### DIRECTIONS FOR THIS TASK
For this exercise, copy out each line of the material below that includes "Recycling".

### RAW DATA

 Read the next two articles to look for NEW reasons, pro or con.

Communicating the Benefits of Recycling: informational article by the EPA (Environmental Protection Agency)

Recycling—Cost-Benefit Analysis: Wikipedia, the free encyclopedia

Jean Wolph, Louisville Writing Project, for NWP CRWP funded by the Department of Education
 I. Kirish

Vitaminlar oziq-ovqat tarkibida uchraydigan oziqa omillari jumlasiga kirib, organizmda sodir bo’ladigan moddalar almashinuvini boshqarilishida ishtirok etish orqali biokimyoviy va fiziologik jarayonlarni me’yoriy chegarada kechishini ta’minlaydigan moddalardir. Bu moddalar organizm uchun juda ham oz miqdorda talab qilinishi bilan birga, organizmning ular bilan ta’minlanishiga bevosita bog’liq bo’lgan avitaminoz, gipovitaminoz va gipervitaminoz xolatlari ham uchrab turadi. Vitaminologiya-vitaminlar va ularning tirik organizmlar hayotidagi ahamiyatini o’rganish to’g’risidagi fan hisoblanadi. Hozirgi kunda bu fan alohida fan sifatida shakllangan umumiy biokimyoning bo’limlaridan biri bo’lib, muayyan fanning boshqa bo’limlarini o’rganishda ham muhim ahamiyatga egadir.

### ANSWER SECTION
Communicating the Benefits of Recycling: informational article by the EPA (Environmental Protection Agency)
Recycling—Cost-Benefit Analysis: Wikipedia, the free encyclopedia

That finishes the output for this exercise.